Without a doubt, »Time matters«, as the sociologist Andrew Abbott put it. Time is a physical entity, but its structural organisation and our sense of time is a socio-cultural construction that is influenced by culture and individual perception (Norbert Elias, Helga Nowotny). This raises questions about the simultaneity and interrelationship between ›natural‹, organic, and life time on the one hand, and a mechanistic, synchronised and chronological organisation of time (Bergson) on the other. How do different time regimes coexist contemporaneously? In what ways have biotechnologies changed our understanding of time and temporality? If we assume that biotechnologies have changed the understanding of time and temporality and if we assume that biomedicine has an important impact on culture, it follows that we need to ask how shifting temporalities in biomedicine have modulated our understanding of time and temporality in general. Ernst Bloch has coined the phrase »simultaneity of the non-simultaneous« (Gleichzeitigkeit des Ungleichzeitigen) to explain how different historical processes overlap and unfold at the same time.
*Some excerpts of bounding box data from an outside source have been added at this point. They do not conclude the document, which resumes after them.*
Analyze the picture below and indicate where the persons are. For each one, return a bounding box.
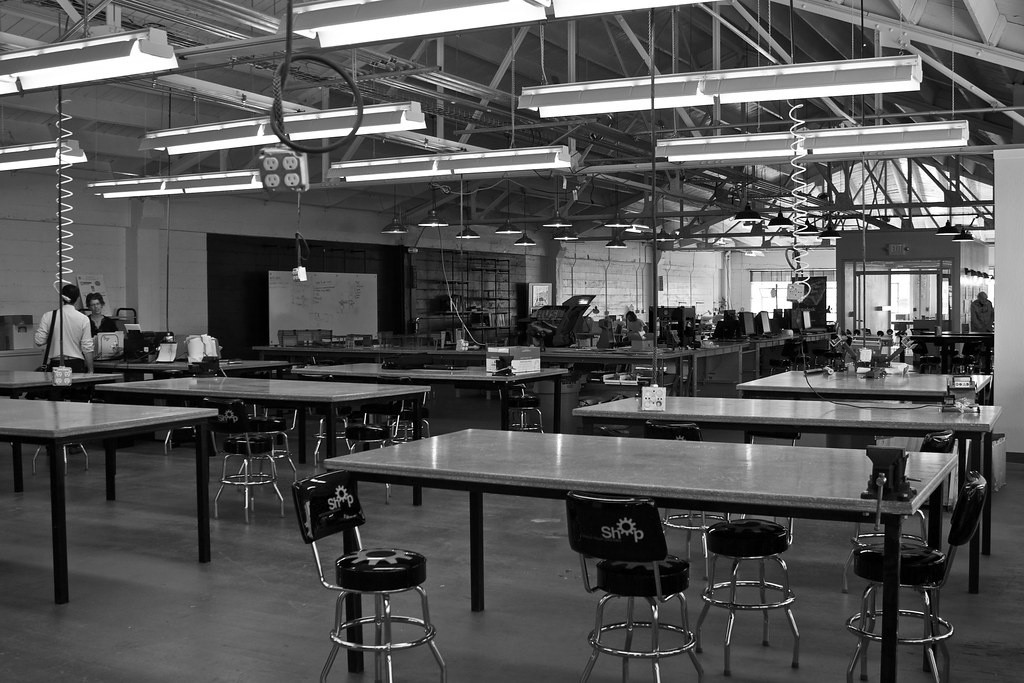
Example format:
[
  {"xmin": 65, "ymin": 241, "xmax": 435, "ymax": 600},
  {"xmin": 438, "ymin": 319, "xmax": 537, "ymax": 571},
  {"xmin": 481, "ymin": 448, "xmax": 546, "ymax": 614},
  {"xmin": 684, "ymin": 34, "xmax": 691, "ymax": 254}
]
[
  {"xmin": 626, "ymin": 311, "xmax": 649, "ymax": 333},
  {"xmin": 971, "ymin": 292, "xmax": 994, "ymax": 332},
  {"xmin": 86, "ymin": 293, "xmax": 119, "ymax": 338},
  {"xmin": 33, "ymin": 284, "xmax": 95, "ymax": 374}
]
And finally, in what sense is our entanglement with simultaneities and contingencies creating a broad concept of the present (Gumbrecht) and force us to rethink the chronicity of our own lives?
The Summer School is designed for graduate students and post-docs working on topics in the history and philosophy of the life sciences. We welcome interdisciplinary proposals from diverse national contexts. The Summer School provides participants with a unique opportunity to present their works in a stimulating and inspiring atmosphere at the marine biology and oceanography research station in Roscoff (France, Brittany) and to engage with German, French and US-American experts working on aspects of temporality.
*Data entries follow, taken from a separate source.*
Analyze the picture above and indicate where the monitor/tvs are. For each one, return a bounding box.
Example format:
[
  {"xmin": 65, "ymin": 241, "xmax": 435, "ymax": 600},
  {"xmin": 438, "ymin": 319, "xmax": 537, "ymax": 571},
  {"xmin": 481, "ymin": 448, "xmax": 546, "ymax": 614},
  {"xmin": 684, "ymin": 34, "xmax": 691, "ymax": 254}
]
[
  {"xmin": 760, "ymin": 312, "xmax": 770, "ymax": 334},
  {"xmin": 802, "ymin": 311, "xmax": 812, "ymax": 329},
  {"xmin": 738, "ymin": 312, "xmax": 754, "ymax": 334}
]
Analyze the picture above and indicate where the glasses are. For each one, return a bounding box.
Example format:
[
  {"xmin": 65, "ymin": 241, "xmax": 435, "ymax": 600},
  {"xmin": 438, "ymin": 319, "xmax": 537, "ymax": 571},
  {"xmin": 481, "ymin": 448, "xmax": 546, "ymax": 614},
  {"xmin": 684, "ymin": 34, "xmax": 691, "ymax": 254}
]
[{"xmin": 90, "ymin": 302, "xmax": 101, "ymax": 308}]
The keynote lecture will be given by Anne Fagot (Paris) and additional speakers will include among others Norbert Paul (Mainz), Mita Banerjee (Mainz), Alain Leplege (Paris), Claude Debru (Paris), and Maël Lemoine (Paris).
Participants’ accommodations at the Station of Marine Biology and their travel expenses will be covered. Presentations are welcome in German, English, or French, but our discussion will rely on pre-circulated papers that need to be in English. Please send your proposals (300-600 words) to Axel C. Hüntelmann (huentelm@uni-mainz.de) and Alain Leplege (alain.leplege@univ-parisdiderot.
fr) by: 15 June 2013.The Summer School is a joint initiative of the Institute of the History, Philosophy and Ethics of
Medicine in Mainz (Germany) and the Laboratoire SPHERE of the University Paris Diderot, the
École Normale Superieur. It is funded by the German-French University (DFA-UFA).